Le 26 mars – il a fallu huit jours pour éradiquer l’infection – les médecins décident de l’opérer de nouveau, car c’est une question de vie ou de mort. Rober a souffert d’hallucinations et il dit à un ami que ce qu’il demande c’est de ne pas se séparer de la réalité. Il veut apprendre à ne pas s’arrêter à l’apparence, il désire découvrir dans ces moments horribles Celui qui lui permet de respirer. Mamen le regarde, avant qu’il ne descende dans la salle d’opérations et quelques minutes après, écrit « Merci au Ciel, rester avec lui me lave les yeux de la peur et de la fatigue, je ne dois rien inventer, il me suffit de le regarder ». La présence d’un Tu dans sa chair est tellement évidente que c’est un Autre qui parle en lui. Pour cela, la victoire sur la peur et la fatigue porte un nom pour Mamen : « Seule la Résurrection de Jésus donne consistance à ma vie. Sinon tout ce que je fais me glisse des mains ».
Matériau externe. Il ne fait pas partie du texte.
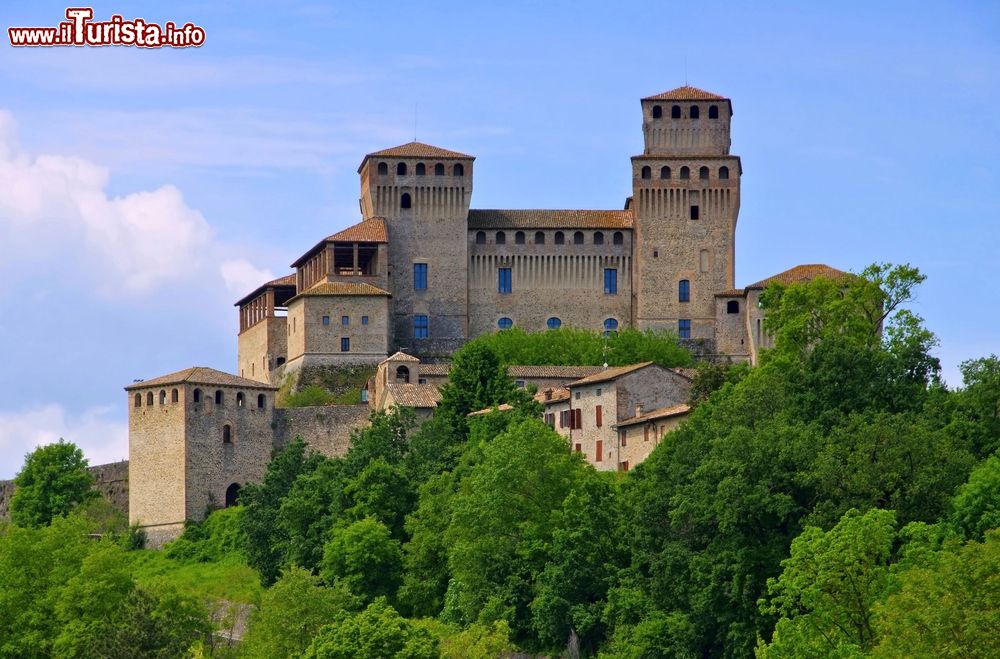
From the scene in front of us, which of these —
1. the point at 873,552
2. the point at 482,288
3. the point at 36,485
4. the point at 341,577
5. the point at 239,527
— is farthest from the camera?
the point at 482,288

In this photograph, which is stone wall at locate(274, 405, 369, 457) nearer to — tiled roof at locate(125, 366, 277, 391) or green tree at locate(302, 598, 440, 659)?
tiled roof at locate(125, 366, 277, 391)

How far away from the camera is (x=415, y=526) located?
82.1 meters

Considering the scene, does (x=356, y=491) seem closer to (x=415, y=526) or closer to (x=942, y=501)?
(x=415, y=526)

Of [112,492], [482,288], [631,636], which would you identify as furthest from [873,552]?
[482,288]

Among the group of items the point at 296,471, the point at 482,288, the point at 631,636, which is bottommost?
the point at 631,636

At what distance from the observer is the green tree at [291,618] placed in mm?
72875

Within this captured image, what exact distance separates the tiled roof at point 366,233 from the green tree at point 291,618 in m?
37.3

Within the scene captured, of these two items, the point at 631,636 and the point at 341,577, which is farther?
the point at 341,577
Rober sort de l’intervention très affaibli, les médecins déclarent : « Nous avons pu l’opérer, et nous n’en n’étions pas certains. C’est le troisième miracle que nous voyons en lui.
C’est incroyable la manière dont il vit, dont lui et les siens vivent ». Mamen est toujours à ses côtés; elle qui a surmonté en personne l’épreuve de la maladie, dit pouvoir vivre ainsi grâce au travail de l’Ecole de communauté et le fait de suivre Carrón : « ça semble impossible que dans les moments les plus difficiles , la personne la plus proche soit une personne qui habite à deux mille kilomètres de distance ; à travers Julián, je comprends que l’expérience que je suis appelée à faire dans la condition de la maladie est l’expérience de la tendresse de Jésus ».
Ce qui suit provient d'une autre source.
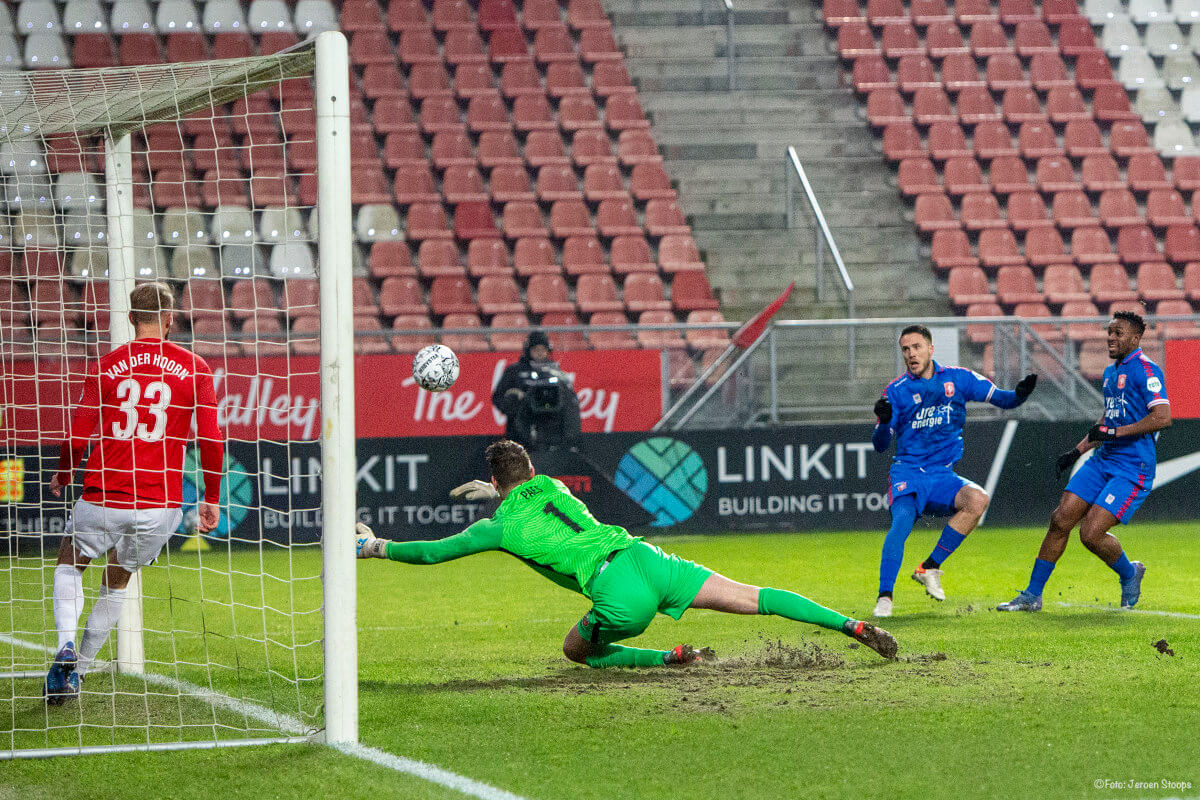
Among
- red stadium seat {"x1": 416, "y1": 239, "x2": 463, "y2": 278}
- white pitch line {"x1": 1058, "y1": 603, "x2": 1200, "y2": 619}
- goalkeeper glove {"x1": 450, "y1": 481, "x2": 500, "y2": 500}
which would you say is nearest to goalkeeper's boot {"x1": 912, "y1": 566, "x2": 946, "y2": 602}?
white pitch line {"x1": 1058, "y1": 603, "x2": 1200, "y2": 619}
Les premières heures après l’opération sont très délicates, mais même les médecins sont confiants. Ils ont déjà vu se produire en lui beaucoup de choses qui semblaient impossibles. L’un d’entre eux, durant une visite, demande : « Rober, à l’étage au-dessus, il y a un patient qui est désespéré : j’aimerais bien que tu lui parles ». Le fait est que sa paix est désirée par tous ceux qui le voient. Il est tellement conscient de sa dépendance, d’être fils, qu’à ses côtés, on expérimente une sorte d’exigence de changement. Ensemble, avec lui, amis et étrangers perçoivent la densité historique et culturelle de la foi. C’est difficile de ne pas être entraîné par le désir de prendre part à ce qu’il vit. Un désir de changement anthropologique, à savoir de vivre comme un fils qui dépend d’un Père bon. C’est le désir que sa joie arrive à tous. C’est pourquoi les médecins, habitués à avoir à faire avec la maladie, se rendent compte, en le voyant, qu’on a besoin de personnes comme lui, parce que sa vie fait du bien à l’hôpital. Rober contribue au bien commun avec sa chair infirme et son regard de fils reconnaissant.